How to Programmatically Determine the Actual Storage Size of AWS EBS Snapshots for Accurate Billing


2 views

While AWS bills customers based on the actual storage consumed by EBS snapshots (which only include changed blocks), the AWS console and most API responses show the original volume size. This discrepancy creates challenges for:

  • Cost allocation and billing verification
  • Storage optimization efforts
  • Capacity planning for snapshot archiving

Here are three technical methods to get accurate size data:

# AWS CLI method (using snapshot-ids.txt)
aws ec2 list-snapshots --snapshot-ids $(cat snapshot-ids.txt) \
--query "Snapshots[*].[SnapshotId,VolumeSize,StartTime]" \
--output table

However, this still shows volume size, not actual storage. For true consumption:

# Get snapshot storage metrics
aws cloudwatch get-metric-statistics \
--namespace AWS/EBS \
--metric-name SnapshotStorageUsed \
--dimensions Name=SnapshotId,Value=snap-1234567890abcdef0 \
--start-time $(date -d "1 day ago" +%F)T00:00:00Z \
--end-time $(date -d "now" +%F)T23:59:59Z \
--period 86400 \
--statistics Average \
--output json

For billing verification across multiple snapshots:

import boto3
from datetime import datetime, timedelta

client = boto3.client('ce')

response = client.get_cost_and_usage(
    TimePeriod={
        'Start': (datetime.now() - timedelta(days=30)).strftime('%Y-%m-%d'),
        'End': datetime.now().strftime('%Y-%m-%d')
    },
    Granularity='MONTHLY',
    Metrics=['UnblendedCost'],
    Filter={
        'Dimensions': {
            'Key': 'USAGE_TYPE',
            'Values': ['EBS:SnapshotUsage']
        }
    }
)

After measuring actual sizes, consider these storage reduction techniques:

  • Schedule snapshots during low-write periods
  • Use separate volumes for static vs dynamic data
  • Implement snapshot lifecycle policies to archive older snaps

Remember that snapshot sizes compound - each incremental snapshot contains all previous changes since the last full backup.
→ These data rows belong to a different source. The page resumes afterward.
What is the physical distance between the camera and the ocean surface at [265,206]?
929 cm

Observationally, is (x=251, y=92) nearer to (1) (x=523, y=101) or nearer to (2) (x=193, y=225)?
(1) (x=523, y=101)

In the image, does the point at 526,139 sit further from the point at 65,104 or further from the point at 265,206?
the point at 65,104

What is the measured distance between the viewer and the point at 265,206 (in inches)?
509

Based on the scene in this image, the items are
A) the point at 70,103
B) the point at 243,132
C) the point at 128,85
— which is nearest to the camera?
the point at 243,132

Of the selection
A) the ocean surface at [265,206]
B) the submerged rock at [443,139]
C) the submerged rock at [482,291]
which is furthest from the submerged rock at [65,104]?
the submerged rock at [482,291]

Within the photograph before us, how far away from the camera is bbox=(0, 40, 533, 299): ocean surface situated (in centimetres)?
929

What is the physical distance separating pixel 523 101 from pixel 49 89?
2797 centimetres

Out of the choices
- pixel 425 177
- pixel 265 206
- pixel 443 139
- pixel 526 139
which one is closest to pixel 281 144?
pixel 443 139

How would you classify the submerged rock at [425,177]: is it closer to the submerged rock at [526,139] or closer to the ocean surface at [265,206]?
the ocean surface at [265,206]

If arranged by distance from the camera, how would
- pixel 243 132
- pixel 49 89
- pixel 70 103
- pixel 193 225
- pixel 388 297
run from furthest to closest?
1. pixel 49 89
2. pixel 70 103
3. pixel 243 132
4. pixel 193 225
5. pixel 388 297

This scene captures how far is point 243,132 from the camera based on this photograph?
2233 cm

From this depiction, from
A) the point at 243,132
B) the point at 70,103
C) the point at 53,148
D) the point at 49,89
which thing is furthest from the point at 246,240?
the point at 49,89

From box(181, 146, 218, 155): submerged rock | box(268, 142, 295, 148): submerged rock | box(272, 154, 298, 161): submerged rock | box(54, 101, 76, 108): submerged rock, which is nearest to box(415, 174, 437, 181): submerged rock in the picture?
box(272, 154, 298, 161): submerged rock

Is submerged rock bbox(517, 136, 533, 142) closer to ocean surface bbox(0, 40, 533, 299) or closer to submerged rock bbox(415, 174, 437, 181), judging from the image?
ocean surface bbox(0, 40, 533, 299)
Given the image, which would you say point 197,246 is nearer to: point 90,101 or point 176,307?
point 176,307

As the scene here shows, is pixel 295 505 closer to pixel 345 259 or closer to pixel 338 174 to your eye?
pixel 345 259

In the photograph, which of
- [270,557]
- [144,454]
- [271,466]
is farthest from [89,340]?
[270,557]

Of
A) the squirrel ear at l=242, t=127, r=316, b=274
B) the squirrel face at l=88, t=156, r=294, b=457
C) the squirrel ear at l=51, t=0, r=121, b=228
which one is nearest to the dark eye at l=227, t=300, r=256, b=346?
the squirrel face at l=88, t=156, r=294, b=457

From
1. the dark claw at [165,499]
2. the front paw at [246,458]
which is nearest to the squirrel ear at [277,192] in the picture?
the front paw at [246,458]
While AWS documentation clearly states that "you're only billed for changed blocks" in EBS snapshots, the actual storage consumption remains frustratingly opaque. The standard AWS CLI command aws ec2 describe-snapshots only shows the original volume size, not the incremental storage being billed.

Many engineers try to estimate size through:

aws ec2 describe-snapshots --snapshot-ids snap-1234567890abcdef0

But the output's VolumeSize field refers to the source volume, not the snapshot's actual storage footprint.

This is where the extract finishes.